Getrennt werden Hotel und Kraftwerk nur durch ein Hafenbecken, in dem der imposante Hotel-Pool verankert ist. Beim Abendessen im hotel-eigenen Restaurant “Terra” hat man einen schönen Blick aufs Wasser, bevor man dann – während der Movimentos-Spielzeit – nach Dessert und Digestif über einen Steg hinüber ins Kraftwerk gehen kann. Zum Beispiel, um sich Lin Hwai-Mins Werk “Formosa” anzuschauen. Famos: Dichter dran am Geschehen kann man nicht sein. Komfortabler wohnen, als hier im 5-Sterne-Haus auf dem Gelände der Autostadt, auch nicht.
“Würde” ist das Motto der diesjährigen, 16. Movimentos-Festwochen.
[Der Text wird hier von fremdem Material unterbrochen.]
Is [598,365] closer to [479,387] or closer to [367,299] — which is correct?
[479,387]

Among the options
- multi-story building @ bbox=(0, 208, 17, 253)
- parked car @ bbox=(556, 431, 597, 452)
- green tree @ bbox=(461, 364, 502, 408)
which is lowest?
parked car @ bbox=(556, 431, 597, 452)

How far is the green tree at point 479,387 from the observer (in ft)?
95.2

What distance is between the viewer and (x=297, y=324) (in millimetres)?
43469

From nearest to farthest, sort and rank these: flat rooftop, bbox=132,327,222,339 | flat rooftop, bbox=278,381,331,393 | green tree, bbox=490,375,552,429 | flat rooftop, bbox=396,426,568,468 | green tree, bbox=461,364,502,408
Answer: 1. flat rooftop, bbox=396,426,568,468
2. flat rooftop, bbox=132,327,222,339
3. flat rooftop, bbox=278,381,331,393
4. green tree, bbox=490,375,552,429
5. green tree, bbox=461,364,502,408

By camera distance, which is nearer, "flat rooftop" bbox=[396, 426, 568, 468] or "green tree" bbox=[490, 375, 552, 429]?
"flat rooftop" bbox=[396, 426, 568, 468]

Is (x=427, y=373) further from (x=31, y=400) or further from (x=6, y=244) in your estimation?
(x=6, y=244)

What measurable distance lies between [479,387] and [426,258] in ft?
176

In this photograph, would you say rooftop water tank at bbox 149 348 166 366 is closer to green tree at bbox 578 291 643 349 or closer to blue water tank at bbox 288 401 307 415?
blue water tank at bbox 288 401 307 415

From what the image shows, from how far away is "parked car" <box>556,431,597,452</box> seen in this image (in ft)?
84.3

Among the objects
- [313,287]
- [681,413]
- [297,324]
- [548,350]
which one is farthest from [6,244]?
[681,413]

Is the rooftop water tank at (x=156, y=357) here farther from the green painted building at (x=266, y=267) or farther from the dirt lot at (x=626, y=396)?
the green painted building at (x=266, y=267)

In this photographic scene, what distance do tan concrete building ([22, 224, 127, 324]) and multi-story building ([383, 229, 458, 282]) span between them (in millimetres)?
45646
Würde strahlt nicht nur der Macher des Cloud Gate Dance Theatre of Taiwan, Lin Hwai-Min, aus. Auch die Tänzerinnen und Tänzer seiner Company, die morgens still, diszipliniert und kerzengerade im Ritz-Carlton mit ihrem Meister beim Frühstück sitzen, haben etwas Erhabenes, Würdevolles in sich. Würdig ist auch Lin Hwai-Mins wohl letzter Auftritt in Deutschland: 2019, so hat er es angekündigt, will sich der Meister von den internationalen Tanz-Bühnen in den Ruhestand verabschieden. Ein Abschied mit einer letzten großen Tanzdarbietung, die es in sich hat: Mit “Formosa”, einer aufwendig Tanz-gewordenen Ehrerbietung an seine Heimat Taiwan.
Den beim Frühstück im Ritz-Carlton noch so schmächtig und grazil wirkenden Tänzerinnen und Tänzern des Cloud Dance Theatre of Taiwan wird am Abend in “Formosa” alles abverlangt: Dann explodiert das Ensemble in einer beeindruckenden Wucht an unterschiedlichen Tanztechniken und Bewegungssystemen, die den Zuschauern zeitweise den Atem stocken lassen.
Das Tanzwerk erzählt die Geschichte der Insel Taiwan seit ihrer Entdeckung durch portugiesische Seefahrer im 16. Jahrhundert, die beim ersten Anblick “Formosa!”, also “wunderschön!” gerufen haben sollen. Lin Hwai-Min läßt seine Tänzer Bilder von Gräsern und Halmen tanzen, die sich im Wind biegen, von Jahreszeiten, Erdbeben, Bergen, Flüssen und Tieren. Seine Company tanzt Harmonie und Gemeinsamkeit, Unheil, kriegerische Auseinandersetzung und Kampf. Es geht um Liebe, Hoffnung, Tragödien und Wiedergeburt. Dabei verbindet Lins Choreographie Elemente aus klassischem Ballett und zeitgenössischem Tanz mit traditionell asiatischen Bewegungssystemen, Formen aus der Pekingoper und kraftvollen Aikido-, Judo- und anderen Kampfsportelementen. Drei Kampfsportmeister begleiten und trainieren die Tänzerinnen und Tänzer auf der Tournee.
Untermalt werden die Bewegungen mit Gesang, einer chinesischen Stimme aus dem Off, und kalligraphischen Projektionen, die dem Bühnenraum je nach Szenerie Tiefe und Bewegung, Leichtigkeit und Druck, Licht und Dunkel geben. Alles ist in Bewegung, mehr als eine Stunde lang, erst harmonisch, dann energetisch immer aufgeladener, bis zur Kraftexplosion während einer Phase, in der sich zwei Tänzer-Gruppen im Kampf gegenüberstehen. Lin Hwai-Min zeigt den Zusammenbruch einer Gesellschaft und die Wiedergeburt des Individuums. Es bleibt Raum für Spekulationen und Interpretationen. Und das geradezu physische Spüren der Kraft und Energie, die sich von den Bewegungen der Körper auf der Bühne auf das Publikum im Saal des Kraftwerks überträgt.
Nie zuvor habe ich am Ende einer Tanzveranstaltung so verschwitzte Körper gesehen, wie hier nach der Aufführung von Formosa auf der Bühne des VW-Kraftwerks in Wolfsburg. Die Brustkörbe bebten auch noch nach dem fünften Vorhang. Tosender Applaus. Ein Kraft-Werk im Kraftwerk. Erhaben und würdevoll. Ein würdiger Abschied. Kann es eine bessere Location geben für dieses Stück?